Today I was at the Yoga Journal Conference in San Francisco where Dean Ornish gave the keynote speech (I finally got to meet him!).
He was personal, inspiring, and did an amazing job of getting a big group of yogis excited about science!
Here are some highlights of his talk:
- Yoga is about transformation. The doctor-patient relationship is traditionally fear-based, but that does not inspire people towards sustainable change.
- When he was young, he was deeply depressed. He got out of this by starting to study yoga and meditation and learning that nothing outside of yourself can bring you happiness – it is already in you.
- It is only when we say “No” to things that we really say “Yes.” Choosing not to do something makes what you do choose to do uniquely special.

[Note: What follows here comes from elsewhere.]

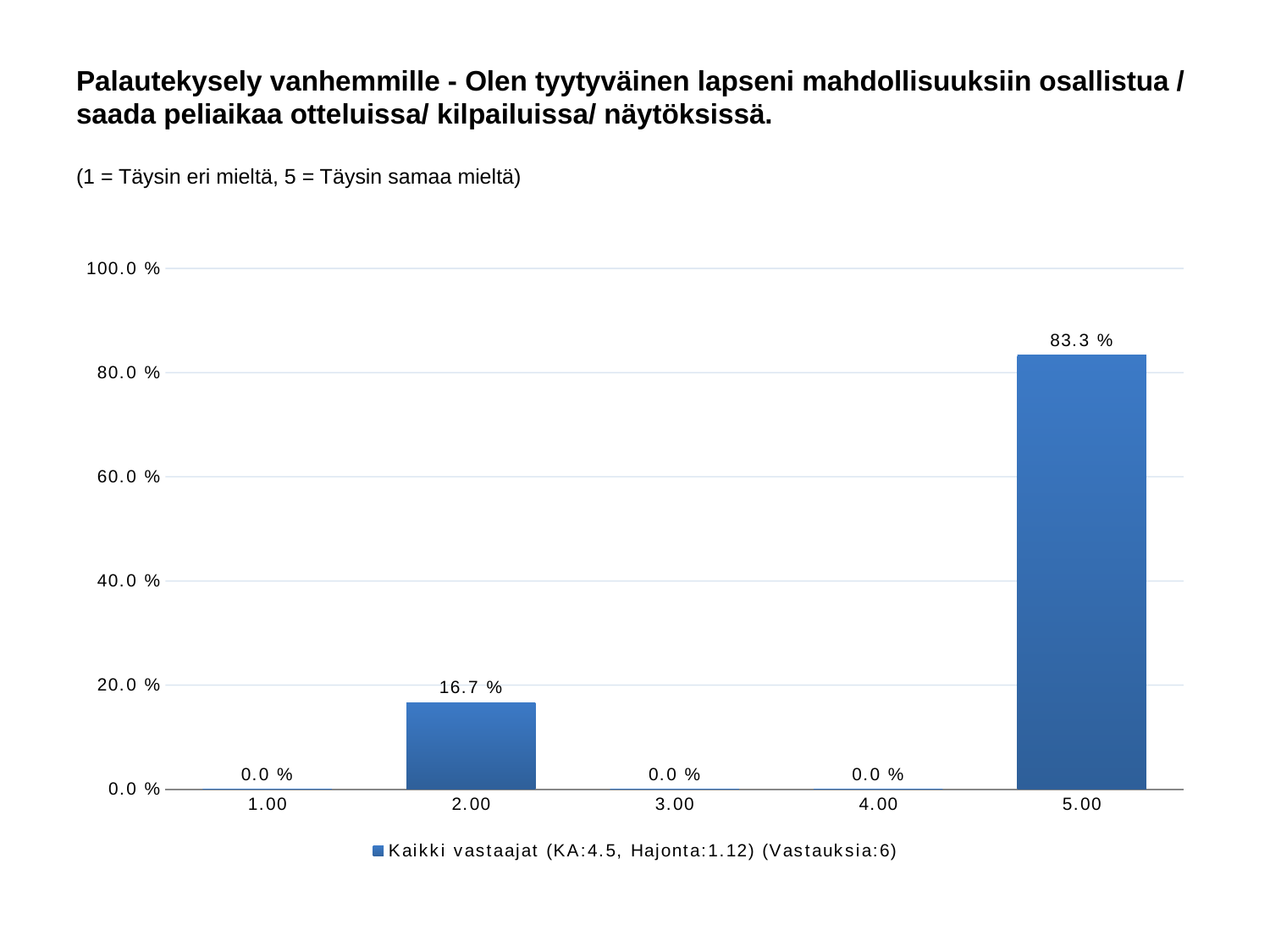
What is the value for category 2.00? 16.7 % Which is larger, the value for 2.00 or the value for 5.00? 5.00 What is the difference between the values for 5.00 and 2.00? 66.6 % What is the value for category 5.00? 83.3 % How many series does the legend list? 1 Which category has the highest value? 5.00 What kind of chart is shown? bar chart Is the value for 5.00 greater or less than 80.0 %? greater What is the legend entry for the series? Kaikki vastaajat (KA:4.5, Hajonta:1.12) (Vastauksia:6) What is the value for category 4.00? 0.0 % What is the value for category 1.00? 0.0 % How many categories are shown on the x axis? 5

- Trust is at the heart of relationships. To experience any true and deep intimacy you need to be vulnerable… and you need to trust and feel safe in order to be vulnerable.
- What is special about intimacy is having uniquely different experiences with the same person. You have the foundation of familiarity and trust, but always new and unique experiences together. He and his wife say to each other: “Yet again, and like never before.”

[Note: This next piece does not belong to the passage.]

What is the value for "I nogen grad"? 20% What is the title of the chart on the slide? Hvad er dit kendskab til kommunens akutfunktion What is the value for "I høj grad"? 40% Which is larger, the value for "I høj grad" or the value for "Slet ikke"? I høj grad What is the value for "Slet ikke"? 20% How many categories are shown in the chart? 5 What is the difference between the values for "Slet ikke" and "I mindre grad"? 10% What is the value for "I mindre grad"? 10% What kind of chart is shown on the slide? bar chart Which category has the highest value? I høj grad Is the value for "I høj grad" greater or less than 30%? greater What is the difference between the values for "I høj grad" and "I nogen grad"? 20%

- Trust is not a zero-sum game. When someone deeply trusts you, it inspires you to be worthy of that trust so that you actually become more trustworthy.
- So much of medicine is “mopping the floor with the faucet still running” (wish I could find the great cartoon he showed). We should really be focusing our efforts on turning off the faucet. Rather than continuing to give more and more blood pressure and cholesterol-lowering drugs, let’s treat the root cause.
- Awareness if the first step of change. Science helps raise our awareness.
- There’s lots of talk about “Evidence-based medicine,” but in reality we are practicing “reimbursement-based medicine.” Hospitals get paid by doing heart surgeries, not by encouraging lifestyle changes.
- We have an epidemic of depression and loneliness. No one is going to make big lifestyle changes if they don’t have the motivation to live.
- Our need for love and intimacy is as great as our need for food. This is a huge and unmet need.
- We can use the experience of suffering to transform our lives.
He then talked about his research and how yoga and meditation are real things that have real effects on the body: we can see the reversal of heart disease, we can see changes in gene expression, we can make our cells “younger” (longer telomeres).